• ASSIGNMENT
From the line with "Great Dane Origin:Egypt, Assyria, Tibet, England" to the line with "Young green grass — Stock Photo #5029057", output every line below exactly, both ends included. Skip the pictures.

• EXTRACTED MATERIAL
____________
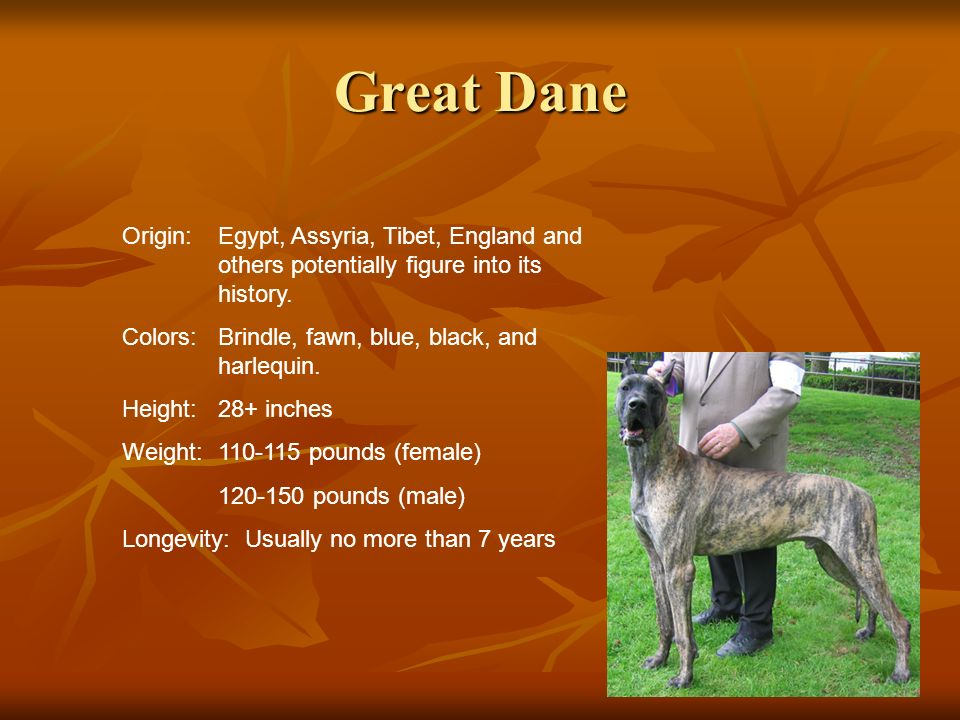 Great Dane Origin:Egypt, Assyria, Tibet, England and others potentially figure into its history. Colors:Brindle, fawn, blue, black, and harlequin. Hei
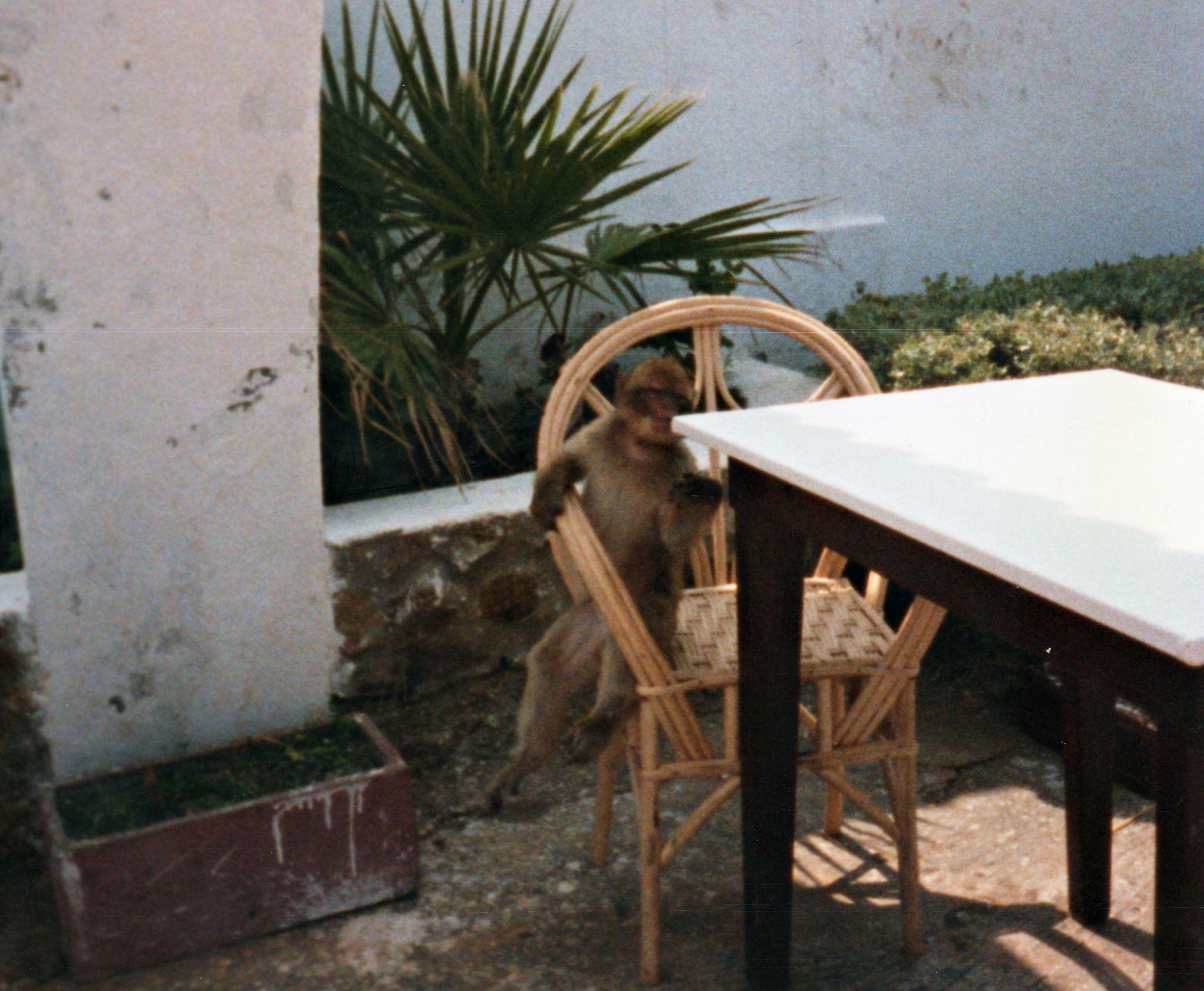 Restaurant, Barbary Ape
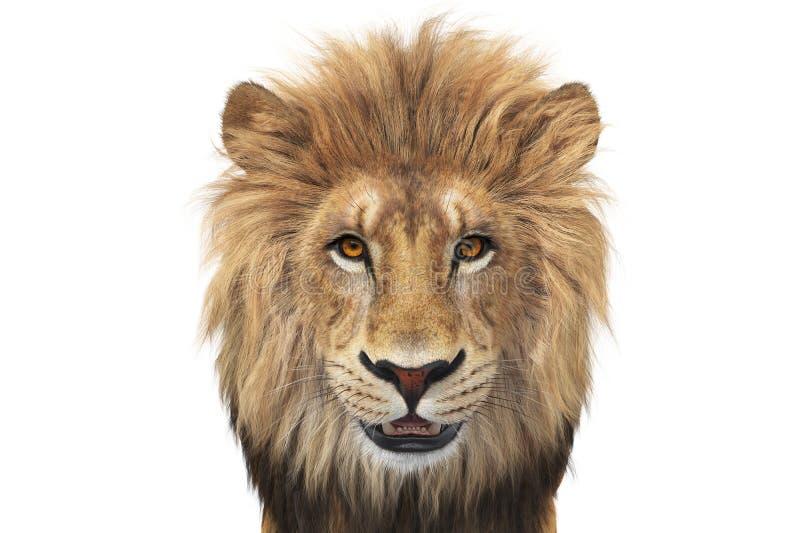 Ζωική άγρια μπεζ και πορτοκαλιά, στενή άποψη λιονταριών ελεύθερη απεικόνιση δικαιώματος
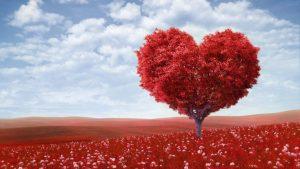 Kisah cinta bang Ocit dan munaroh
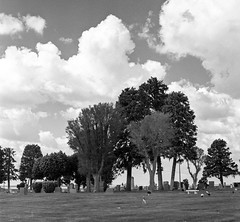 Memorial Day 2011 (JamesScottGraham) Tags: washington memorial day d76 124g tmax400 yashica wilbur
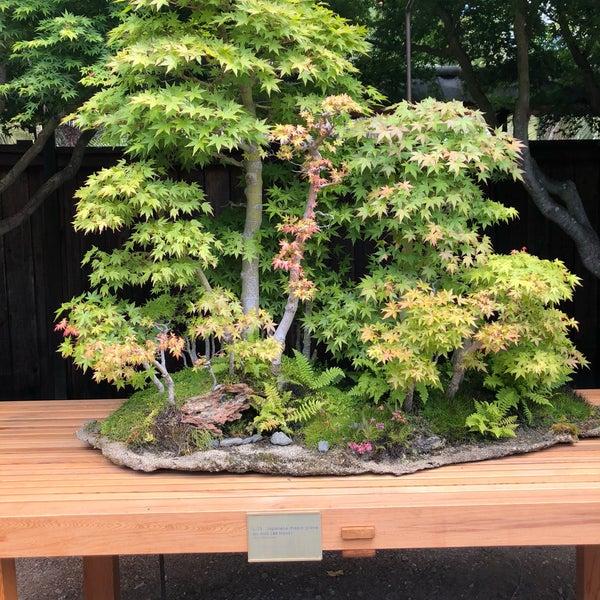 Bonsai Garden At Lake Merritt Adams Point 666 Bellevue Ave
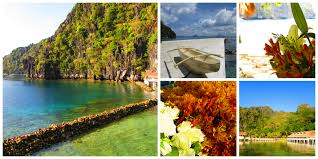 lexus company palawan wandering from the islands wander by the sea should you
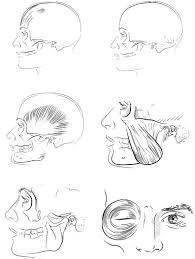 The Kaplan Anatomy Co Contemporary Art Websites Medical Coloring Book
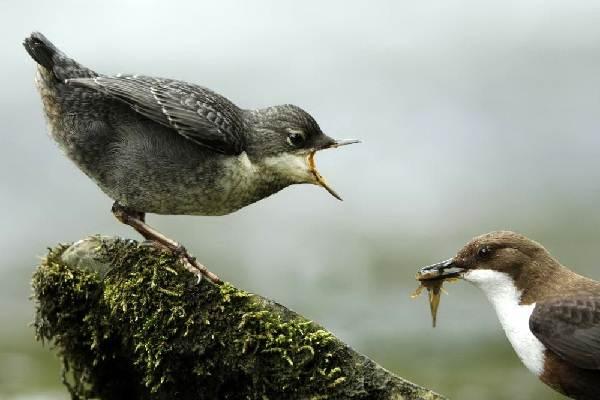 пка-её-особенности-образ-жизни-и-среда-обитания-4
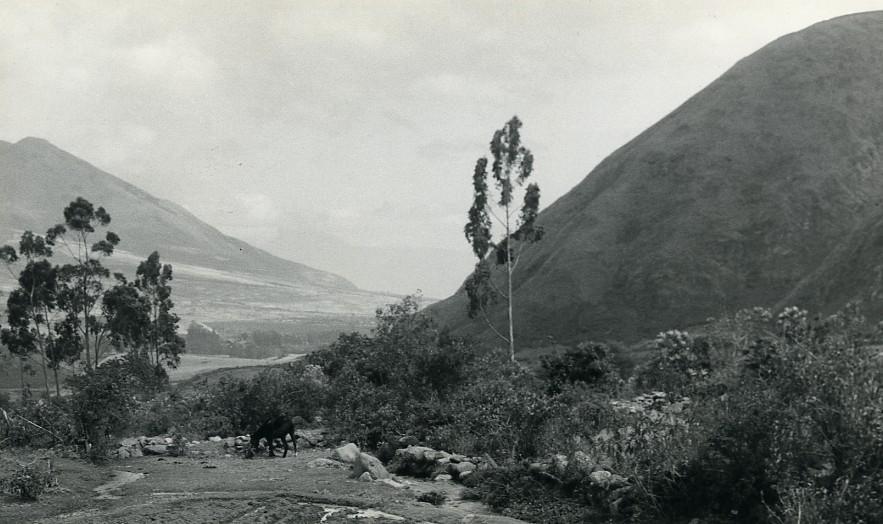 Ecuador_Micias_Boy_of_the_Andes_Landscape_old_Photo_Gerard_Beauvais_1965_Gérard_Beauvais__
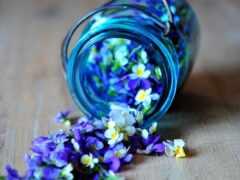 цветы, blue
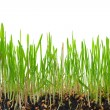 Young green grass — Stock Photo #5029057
____________
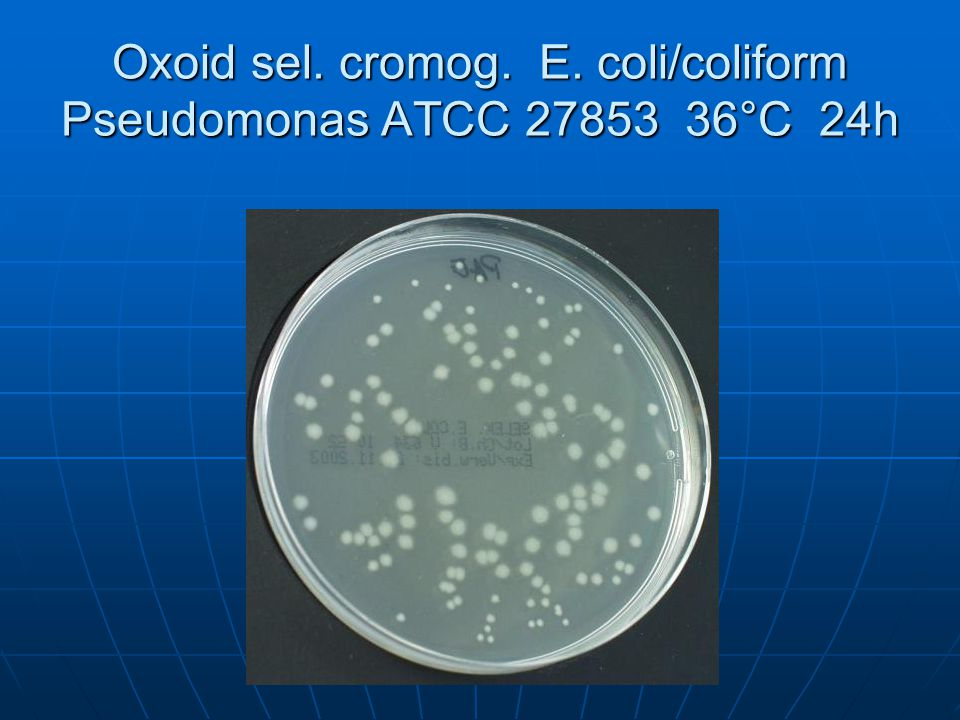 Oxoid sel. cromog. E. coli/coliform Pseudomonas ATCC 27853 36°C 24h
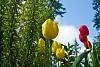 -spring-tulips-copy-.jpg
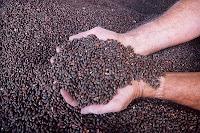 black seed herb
____________
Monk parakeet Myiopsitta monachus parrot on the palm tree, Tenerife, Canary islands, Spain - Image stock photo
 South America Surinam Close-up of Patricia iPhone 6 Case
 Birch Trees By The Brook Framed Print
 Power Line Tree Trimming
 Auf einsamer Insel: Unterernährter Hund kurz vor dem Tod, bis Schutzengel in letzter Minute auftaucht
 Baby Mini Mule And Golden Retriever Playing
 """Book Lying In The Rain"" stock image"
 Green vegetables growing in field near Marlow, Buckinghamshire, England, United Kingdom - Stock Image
____________
• SOLUTION
 Great Dane Origin:Egypt, Assyria, Tibet, England and others potentially figure into its history. Colors:Brindle, fawn, blue, black, and harlequin. Hei
 Restaurant, Barbary Ape
 Ζωική άγρια μπεζ και πορτοκαλιά, στενή άποψη λιονταριών ελεύθερη απεικόνιση δικαιώματος
 Kisah cinta bang Ocit dan munaroh
 Memorial Day 2011 (JamesScottGraham) Tags: washington memorial day d76 124g tmax400 yashica wilbur
 Bonsai Garden At Lake Merritt Adams Point 666 Bellevue Ave
 lexus company palawan wandering from the islands wander by the sea should you
 The Kaplan Anatomy Co Contemporary Art Websites Medical Coloring Book
 пка-её-особенности-образ-жизни-и-среда-обитания-4
 Ecuador_Micias_Boy_of_the_Andes_Landscape_old_Photo_Gerard_Beauvais_1965_Gérard_Beauvais__
 цветы, blue
 Young green grass — Stock Photo #5029057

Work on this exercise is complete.